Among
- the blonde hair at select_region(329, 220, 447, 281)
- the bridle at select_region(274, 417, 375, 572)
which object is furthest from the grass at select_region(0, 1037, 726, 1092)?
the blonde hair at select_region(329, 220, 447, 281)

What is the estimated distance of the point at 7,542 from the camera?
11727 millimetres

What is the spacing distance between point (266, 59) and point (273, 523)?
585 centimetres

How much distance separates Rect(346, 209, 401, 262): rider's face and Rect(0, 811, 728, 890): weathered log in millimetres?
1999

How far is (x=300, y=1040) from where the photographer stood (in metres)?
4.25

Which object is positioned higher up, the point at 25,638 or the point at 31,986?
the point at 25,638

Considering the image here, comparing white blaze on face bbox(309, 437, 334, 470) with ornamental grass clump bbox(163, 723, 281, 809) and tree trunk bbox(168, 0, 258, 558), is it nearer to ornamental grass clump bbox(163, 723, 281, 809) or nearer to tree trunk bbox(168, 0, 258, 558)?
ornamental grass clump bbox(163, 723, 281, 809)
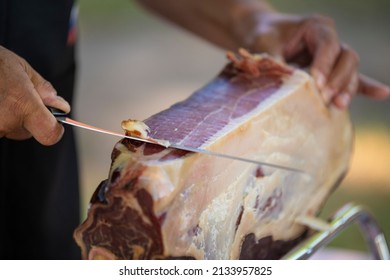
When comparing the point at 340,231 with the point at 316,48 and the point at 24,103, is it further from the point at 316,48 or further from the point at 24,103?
the point at 24,103

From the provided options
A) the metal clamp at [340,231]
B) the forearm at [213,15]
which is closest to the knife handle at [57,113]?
the metal clamp at [340,231]

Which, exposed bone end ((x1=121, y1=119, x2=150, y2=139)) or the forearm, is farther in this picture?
the forearm

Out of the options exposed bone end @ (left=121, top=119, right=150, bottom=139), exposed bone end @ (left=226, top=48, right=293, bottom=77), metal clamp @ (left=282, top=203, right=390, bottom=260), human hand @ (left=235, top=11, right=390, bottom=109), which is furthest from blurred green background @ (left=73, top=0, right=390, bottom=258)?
exposed bone end @ (left=121, top=119, right=150, bottom=139)

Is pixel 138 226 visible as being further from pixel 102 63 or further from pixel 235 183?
pixel 102 63

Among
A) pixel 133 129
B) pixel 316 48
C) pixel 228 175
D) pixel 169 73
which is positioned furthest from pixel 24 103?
pixel 169 73

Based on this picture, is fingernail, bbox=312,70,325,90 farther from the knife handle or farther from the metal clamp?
the knife handle
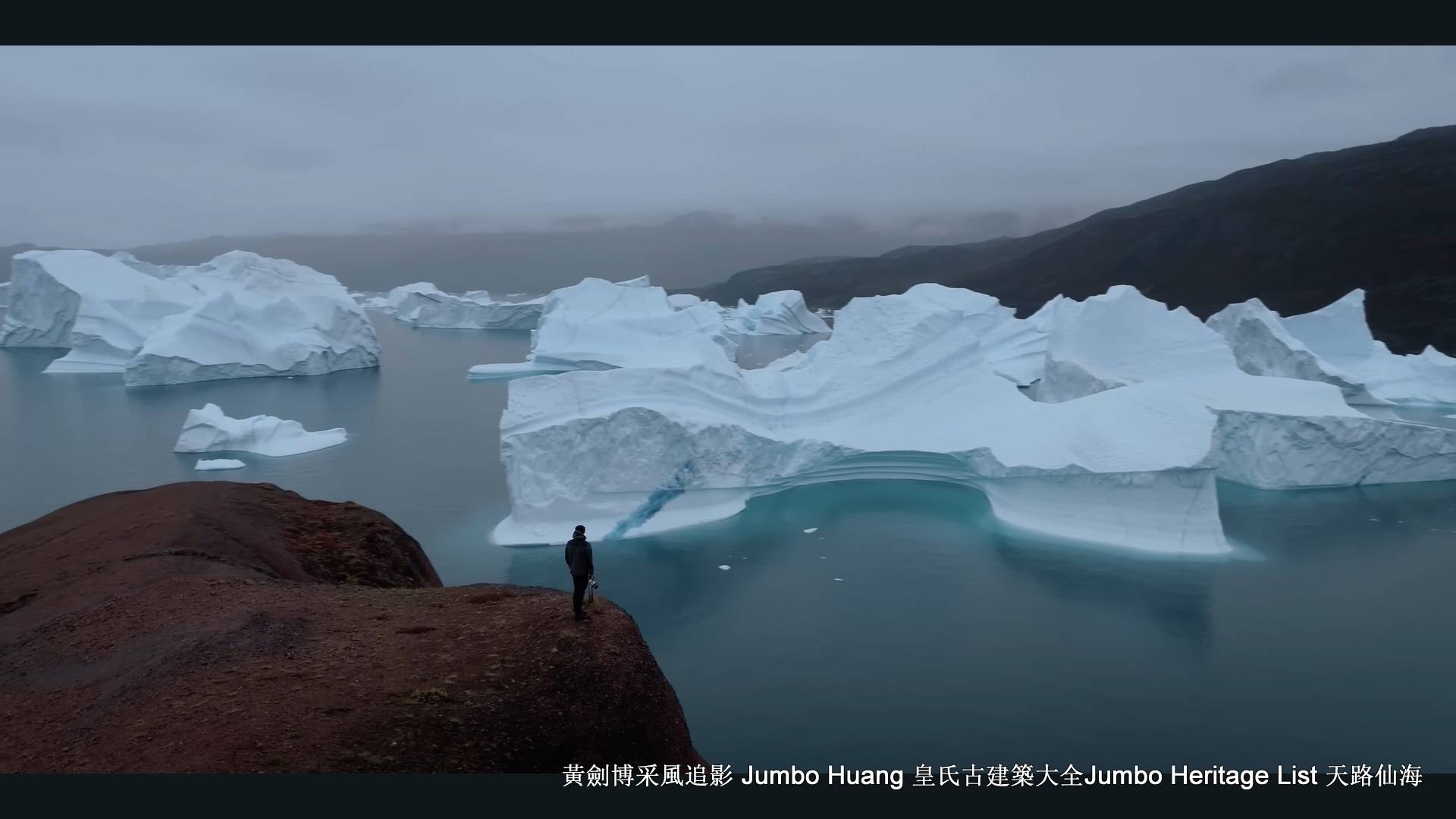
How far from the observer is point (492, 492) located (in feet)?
43.0

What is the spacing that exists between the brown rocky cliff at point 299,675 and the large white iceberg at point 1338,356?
1791 cm

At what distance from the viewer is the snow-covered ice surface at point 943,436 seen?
1083 cm

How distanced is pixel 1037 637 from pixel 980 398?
5.75m

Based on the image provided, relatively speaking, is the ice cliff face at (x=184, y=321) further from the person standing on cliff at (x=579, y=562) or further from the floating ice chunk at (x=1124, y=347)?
the person standing on cliff at (x=579, y=562)

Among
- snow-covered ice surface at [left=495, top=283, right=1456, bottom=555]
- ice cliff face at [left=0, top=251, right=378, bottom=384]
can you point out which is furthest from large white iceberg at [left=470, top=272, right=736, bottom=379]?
snow-covered ice surface at [left=495, top=283, right=1456, bottom=555]

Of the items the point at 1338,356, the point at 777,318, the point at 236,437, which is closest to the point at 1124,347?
the point at 1338,356

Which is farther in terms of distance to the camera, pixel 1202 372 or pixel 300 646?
pixel 1202 372

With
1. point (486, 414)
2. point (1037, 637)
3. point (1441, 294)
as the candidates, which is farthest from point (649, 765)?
point (1441, 294)

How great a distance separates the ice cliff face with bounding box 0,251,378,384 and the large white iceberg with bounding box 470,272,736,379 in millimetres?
4618

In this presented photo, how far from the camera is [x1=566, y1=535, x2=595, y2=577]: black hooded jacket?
Answer: 4328mm

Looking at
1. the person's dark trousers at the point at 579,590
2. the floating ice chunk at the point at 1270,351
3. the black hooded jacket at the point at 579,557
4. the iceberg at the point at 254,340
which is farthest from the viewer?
the iceberg at the point at 254,340

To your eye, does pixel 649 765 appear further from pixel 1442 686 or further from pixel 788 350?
pixel 788 350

- - - - -

> _What you will do_
Starting from the line containing "How great a", repeat each line through the end of the entries, exactly.

> _Written solution_
How great a distance separates the ice cliff face with bounding box 0,251,378,384 and the large white iceberg with bounding box 470,272,736,379 in millimetres?
4618

In this presented photo, how far from the camera is [x1=566, y1=535, x2=595, y2=577]: black hooded jacket?
Answer: 4328mm

Looking at
1. the person's dark trousers at the point at 579,590
2. the floating ice chunk at the point at 1270,351
3. the black hooded jacket at the point at 579,557
4. the iceberg at the point at 254,340
which is farthest from the viewer?
the iceberg at the point at 254,340

To your eye, does pixel 649 765 appear further from pixel 1442 686 or further from pixel 788 350?
pixel 788 350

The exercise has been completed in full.